An zwei Standorten in Deutschland werde aufbereitetes Kommunalabwasser genutzt: In Wolfsburg und Braunschweig sei diese Praxis historisch gewachsen. Heute werden in Braunschweig zwei Drittel des im Klärwerk Steinhof vom Abwasserverband Braunschweig aufbereiteten Abwassers, circa 15 Millionen Kubikmeter pro Jahr, auf landwirtschaftlichen Flächen verregnet. In Wolfsburg wird laut UBA von den Wolfsburger Entwässerungsbetrieben behandeltes nährstoffreiches Abwasser im Sommer für die Bewässerung und im Winter als nährstoffarmes Wasser zur Grundwasseranreicherung genutzt. An beiden Standorten sei der Anbau von Obst- und Gemüse zum Rohverzehr untersagt worden. Im Gegensatz zu dem Vorschlag der Kommission finden in Braunschweig und Wolfsburg aber keine Desinfektion und Filtration bei der Wasseraufbereitung statt, so das UBA weiter.


Im Grundwasser unter den bewässerten Flächen habe der Niedersächsische Landesbetrieb für Wasserwirtschaft, Küsten- und Naturschutz  (NLWKN) Rückstände von Arzneimittelrückständen bzw. Röntgenkontrastmitteln.
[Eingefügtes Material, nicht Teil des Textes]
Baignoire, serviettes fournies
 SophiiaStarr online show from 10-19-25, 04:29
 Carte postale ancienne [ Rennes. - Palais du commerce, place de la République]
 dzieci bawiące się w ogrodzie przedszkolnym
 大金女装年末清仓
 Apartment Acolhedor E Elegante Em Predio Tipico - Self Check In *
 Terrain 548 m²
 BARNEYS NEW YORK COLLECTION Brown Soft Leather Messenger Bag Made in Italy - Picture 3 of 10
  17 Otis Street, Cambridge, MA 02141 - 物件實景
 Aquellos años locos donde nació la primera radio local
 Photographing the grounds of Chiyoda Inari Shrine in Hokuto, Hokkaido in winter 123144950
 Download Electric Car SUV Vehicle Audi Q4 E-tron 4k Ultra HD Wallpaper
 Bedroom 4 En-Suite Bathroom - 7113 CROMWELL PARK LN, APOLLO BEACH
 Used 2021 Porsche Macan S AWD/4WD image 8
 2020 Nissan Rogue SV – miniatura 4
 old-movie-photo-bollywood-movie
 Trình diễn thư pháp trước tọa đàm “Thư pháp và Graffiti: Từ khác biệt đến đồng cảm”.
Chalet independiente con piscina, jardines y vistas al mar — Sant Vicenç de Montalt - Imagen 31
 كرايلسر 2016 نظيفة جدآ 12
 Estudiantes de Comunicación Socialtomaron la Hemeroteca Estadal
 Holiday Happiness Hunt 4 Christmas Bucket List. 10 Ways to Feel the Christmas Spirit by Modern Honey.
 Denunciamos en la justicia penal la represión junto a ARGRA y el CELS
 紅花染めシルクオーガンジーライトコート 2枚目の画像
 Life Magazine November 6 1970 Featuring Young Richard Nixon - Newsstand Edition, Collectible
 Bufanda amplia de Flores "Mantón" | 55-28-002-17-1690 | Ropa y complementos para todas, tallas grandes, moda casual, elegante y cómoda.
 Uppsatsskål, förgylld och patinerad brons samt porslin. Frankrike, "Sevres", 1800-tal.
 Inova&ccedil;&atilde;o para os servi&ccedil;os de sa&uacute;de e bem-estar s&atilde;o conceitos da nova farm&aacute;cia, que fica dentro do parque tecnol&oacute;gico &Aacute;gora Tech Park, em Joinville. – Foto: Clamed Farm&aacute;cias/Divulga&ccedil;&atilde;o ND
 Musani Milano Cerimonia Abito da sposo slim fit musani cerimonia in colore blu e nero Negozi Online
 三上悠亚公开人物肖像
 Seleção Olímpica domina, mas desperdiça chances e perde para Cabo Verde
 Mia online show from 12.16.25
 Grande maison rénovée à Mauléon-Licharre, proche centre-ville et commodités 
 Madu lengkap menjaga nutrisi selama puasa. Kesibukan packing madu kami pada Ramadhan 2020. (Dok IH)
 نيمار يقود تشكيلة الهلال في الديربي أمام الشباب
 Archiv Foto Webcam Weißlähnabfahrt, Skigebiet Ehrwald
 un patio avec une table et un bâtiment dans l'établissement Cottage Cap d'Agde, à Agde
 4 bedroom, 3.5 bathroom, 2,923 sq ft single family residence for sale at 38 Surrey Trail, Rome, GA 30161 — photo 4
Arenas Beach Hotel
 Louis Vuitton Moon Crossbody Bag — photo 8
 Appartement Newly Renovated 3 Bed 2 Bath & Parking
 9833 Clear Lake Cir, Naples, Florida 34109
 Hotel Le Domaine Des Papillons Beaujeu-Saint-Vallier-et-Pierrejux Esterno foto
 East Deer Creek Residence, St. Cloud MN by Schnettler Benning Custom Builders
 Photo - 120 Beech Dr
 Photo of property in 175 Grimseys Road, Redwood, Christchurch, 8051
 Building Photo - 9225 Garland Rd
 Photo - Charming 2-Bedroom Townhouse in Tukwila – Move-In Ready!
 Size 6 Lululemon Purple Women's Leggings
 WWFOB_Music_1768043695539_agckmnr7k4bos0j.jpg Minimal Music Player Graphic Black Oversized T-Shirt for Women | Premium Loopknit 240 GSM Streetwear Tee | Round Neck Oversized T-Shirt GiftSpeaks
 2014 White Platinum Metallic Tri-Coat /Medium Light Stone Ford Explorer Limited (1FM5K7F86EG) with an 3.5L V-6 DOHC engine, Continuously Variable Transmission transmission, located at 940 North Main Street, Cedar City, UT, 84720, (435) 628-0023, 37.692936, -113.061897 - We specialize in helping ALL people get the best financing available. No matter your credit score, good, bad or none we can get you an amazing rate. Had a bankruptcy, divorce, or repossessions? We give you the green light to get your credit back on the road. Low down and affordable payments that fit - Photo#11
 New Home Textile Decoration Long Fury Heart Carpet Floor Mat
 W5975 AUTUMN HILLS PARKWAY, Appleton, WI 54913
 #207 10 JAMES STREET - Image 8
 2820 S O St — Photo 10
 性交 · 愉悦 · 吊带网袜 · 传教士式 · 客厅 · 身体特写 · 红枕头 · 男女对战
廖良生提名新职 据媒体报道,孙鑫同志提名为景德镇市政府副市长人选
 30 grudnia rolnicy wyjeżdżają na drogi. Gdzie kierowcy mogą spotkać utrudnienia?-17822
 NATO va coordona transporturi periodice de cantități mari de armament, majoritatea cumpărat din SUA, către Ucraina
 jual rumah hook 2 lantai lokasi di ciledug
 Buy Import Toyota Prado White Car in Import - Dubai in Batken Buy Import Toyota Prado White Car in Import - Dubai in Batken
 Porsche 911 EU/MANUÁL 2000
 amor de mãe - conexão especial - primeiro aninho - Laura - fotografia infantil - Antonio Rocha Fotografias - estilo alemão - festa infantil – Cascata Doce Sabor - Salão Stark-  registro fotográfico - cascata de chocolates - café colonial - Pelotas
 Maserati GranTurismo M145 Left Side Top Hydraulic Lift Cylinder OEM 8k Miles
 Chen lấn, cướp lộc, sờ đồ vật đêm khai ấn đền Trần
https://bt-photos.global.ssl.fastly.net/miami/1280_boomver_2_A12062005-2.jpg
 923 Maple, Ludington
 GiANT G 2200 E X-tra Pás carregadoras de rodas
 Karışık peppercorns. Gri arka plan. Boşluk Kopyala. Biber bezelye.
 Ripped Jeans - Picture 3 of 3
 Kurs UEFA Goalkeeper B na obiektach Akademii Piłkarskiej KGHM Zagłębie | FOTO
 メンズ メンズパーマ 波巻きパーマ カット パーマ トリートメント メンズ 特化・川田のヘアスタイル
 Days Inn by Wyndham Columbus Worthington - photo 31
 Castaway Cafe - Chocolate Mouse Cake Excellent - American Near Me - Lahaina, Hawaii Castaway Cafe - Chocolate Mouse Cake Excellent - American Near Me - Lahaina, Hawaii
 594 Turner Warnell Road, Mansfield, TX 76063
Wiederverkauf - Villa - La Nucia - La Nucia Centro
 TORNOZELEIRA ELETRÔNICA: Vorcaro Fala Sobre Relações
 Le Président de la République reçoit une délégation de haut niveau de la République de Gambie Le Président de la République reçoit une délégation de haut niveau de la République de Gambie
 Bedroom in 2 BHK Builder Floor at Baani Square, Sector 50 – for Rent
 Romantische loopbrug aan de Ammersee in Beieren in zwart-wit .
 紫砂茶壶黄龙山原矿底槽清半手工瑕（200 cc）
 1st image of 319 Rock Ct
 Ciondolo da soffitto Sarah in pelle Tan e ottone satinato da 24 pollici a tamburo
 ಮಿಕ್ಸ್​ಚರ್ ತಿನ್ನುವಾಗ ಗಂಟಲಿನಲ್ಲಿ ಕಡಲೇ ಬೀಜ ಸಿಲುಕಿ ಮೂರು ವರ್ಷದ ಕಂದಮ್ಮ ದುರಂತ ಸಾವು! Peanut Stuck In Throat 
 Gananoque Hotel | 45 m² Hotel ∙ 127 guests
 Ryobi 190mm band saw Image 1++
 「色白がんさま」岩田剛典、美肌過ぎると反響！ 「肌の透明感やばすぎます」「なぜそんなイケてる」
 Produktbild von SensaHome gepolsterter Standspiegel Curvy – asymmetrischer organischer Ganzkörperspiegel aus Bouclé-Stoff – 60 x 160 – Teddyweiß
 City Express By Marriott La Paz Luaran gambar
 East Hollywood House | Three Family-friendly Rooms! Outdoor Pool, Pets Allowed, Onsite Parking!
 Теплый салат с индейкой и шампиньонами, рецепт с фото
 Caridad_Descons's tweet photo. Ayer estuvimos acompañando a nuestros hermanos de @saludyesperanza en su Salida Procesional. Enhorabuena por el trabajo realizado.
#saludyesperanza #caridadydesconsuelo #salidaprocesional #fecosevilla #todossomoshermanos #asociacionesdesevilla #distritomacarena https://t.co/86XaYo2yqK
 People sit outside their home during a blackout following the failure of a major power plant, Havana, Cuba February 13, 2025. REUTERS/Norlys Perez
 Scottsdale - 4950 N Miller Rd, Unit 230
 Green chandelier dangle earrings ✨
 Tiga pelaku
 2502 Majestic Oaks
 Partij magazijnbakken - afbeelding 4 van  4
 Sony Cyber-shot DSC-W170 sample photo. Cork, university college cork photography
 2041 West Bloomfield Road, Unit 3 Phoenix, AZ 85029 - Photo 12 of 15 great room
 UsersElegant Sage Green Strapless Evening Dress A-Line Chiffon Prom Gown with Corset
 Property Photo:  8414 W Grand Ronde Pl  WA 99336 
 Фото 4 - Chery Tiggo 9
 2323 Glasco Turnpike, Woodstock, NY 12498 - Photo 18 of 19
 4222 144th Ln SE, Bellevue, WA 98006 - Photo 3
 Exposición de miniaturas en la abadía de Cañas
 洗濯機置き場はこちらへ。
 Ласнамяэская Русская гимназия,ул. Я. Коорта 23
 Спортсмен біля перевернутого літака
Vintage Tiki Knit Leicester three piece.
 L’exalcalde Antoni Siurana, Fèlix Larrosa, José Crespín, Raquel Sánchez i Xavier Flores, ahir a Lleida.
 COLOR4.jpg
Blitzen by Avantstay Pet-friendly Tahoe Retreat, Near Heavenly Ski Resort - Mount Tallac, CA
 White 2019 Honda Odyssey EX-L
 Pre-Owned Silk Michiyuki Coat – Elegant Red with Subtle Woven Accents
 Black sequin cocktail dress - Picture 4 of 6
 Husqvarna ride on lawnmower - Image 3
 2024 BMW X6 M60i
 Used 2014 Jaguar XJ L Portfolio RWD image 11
Wasserwiederverwendung vor allem
in semi-ariden und ariden Regionen


Eines der führenden Länder sei Israel, wo schon seit den 1950er Jahren Abwasser für eine weitere Nutzung recycelt werde. Rund 75 bis 80 Prozent des Abwassers werde dort aufbereitet und decke über die Hälfte des landwirtschaftlichen Bedarfs. Auch in den USA, vor allem in Kalifornien, und Australien bestehen langjährige Erfahrungen im Bereich der Wasserwiederverwendung für die Bewässerung von Grünflächen und Landwirtschaft sowie der Grundwasseranreicherung. In Windhoek, Namibia, wird seit 1969 Abwasser für Trinkwasserzwecke aufbereitet.


In EU bereitet Spanien
das meiste Abwasser auf


Innerhalb der EU ist Spanien mit über 500 Millionen Kubikmetern pro Jahr das Land mit der größten Menge an aufbereitetem Abwasser, das einer weiteren Nutzung zugeführt wird. Ebenso bestehe diese Praxis in Portugal, Italien, Griechenland, Zypern und Frankreich – in unterschiedlichem Umfang und für verschiedene Anwendungsmöglichkeiten, die in nationalen Gesetzen beziehungsweise Normen geregelt sind. Darüber hinaus bestünden auch außerhalb der mediterranen Mitgliedstaaten Erfahrungen. Zum Beispiel würden im belgischen Torreele 2,5 Millionen Kubikmeter pro Jahr aufwendig aufbereitetes Abwasser zur Grundwasseranreicherung für die indirekte Trinkwassergewinnung genutzt.